A Pioneering Developer of the Internal Combustion Engine Completes His Life’s Journey

August 4, 1900

Jean Joseph Étienne Lenoir, who invented the first practical and commercially successful internal combustion engine, died in the French town of La Varenne-Saint-Hilaire (near Paris) at the age of 78. Lenoir had been born in 1822 in Mussy-la-Ville, which was a community in Luxembourg at the time and is now part of Belgium. An engineer and chemist, Lenoir immigrated to France during the 1850s.

In 1859, he created a two-stroke internal combustion engine. His invention was specifically a converted steam engine with slide valves to both take in a mixture of air and coal gas and discharge exhaust products. While only about four percent efficient in fuel consumption, the engine also proved to be durable and mostly smooth-running. The Paris-based Conservatoire National Des Arts Et Métiers awarded Lenoir with a patent for his “air motor expanded by gas combustion” in 1860.

This drawing of Lenoir’s Hippomobile appeared in the French news magazine Le Monde illustré.

By 1865, hundreds of Lenoir’s engines were used throughout France and England for such machinery as water pumps and printing presses. During the that decade, Lenoir also adapted the engine for an even more innovative purpose: the propulsion of vehicles. Lenoir’s efforts in this regard involved creating what is generally regarded as the world’s first automobiles. In 1863, for example, he included an internal combustion engine in a three-wheeled carriage that he had built and named the Hippomobile. This vehicle, which was a wagon body fitted atop a tricycle, completed an 11-mile (17.7-kilometer) round trip between Paris and the commune of Joinville-le-Pont in just under three hours.

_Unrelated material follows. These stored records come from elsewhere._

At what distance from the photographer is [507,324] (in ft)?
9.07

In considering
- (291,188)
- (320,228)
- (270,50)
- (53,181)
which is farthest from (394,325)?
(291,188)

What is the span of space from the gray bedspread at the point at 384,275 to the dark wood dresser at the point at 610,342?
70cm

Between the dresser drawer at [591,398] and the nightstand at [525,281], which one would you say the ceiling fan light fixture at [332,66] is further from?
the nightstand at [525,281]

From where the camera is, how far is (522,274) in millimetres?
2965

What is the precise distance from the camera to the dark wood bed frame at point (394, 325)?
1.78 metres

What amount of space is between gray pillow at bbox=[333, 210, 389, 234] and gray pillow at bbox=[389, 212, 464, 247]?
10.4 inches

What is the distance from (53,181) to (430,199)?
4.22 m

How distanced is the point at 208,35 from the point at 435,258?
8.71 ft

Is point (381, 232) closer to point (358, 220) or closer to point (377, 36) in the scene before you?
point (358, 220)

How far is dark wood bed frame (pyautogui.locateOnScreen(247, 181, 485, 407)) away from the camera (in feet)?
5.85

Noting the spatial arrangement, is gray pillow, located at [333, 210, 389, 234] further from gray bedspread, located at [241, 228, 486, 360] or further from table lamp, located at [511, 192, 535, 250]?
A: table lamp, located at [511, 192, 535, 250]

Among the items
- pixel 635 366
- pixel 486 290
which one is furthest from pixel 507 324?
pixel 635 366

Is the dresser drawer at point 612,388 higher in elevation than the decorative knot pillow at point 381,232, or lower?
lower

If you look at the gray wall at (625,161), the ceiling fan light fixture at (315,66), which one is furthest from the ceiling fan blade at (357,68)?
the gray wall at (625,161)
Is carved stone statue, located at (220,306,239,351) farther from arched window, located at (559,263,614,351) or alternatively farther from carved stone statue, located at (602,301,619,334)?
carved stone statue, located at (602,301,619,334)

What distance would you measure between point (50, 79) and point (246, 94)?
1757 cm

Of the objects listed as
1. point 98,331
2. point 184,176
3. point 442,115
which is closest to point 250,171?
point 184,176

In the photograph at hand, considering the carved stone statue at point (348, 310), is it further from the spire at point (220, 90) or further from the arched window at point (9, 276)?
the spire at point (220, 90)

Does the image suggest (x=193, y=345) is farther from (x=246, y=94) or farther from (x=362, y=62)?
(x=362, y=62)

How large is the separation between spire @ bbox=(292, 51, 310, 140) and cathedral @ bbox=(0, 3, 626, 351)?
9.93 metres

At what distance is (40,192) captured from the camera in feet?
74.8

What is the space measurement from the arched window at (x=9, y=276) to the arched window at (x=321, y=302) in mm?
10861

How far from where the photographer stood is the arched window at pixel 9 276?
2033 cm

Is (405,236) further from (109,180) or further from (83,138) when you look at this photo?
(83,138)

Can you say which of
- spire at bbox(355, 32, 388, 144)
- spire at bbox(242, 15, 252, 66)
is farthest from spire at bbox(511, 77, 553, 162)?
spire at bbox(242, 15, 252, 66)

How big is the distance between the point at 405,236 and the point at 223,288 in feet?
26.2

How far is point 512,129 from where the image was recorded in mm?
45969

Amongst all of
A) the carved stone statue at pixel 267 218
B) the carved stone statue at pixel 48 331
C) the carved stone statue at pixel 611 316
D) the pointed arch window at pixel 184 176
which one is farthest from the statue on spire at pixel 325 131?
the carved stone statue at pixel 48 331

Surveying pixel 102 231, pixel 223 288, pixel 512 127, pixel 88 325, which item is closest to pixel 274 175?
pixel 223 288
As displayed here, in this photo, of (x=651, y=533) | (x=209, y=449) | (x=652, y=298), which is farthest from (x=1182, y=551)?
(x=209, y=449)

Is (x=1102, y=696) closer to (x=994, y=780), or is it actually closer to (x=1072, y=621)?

Lenoir was not the first person to come up with the idea of an internal combustion engine; in 1824, French physicist Nicolas Carnot outlined such a device in his book on thermodynamics. Thanks in large part to the more widespread availability of gaseous fuels by the mid-19th century, however, Lenoir was able to manufacture an internal combustion engine that was not only workable but also popular and profitable.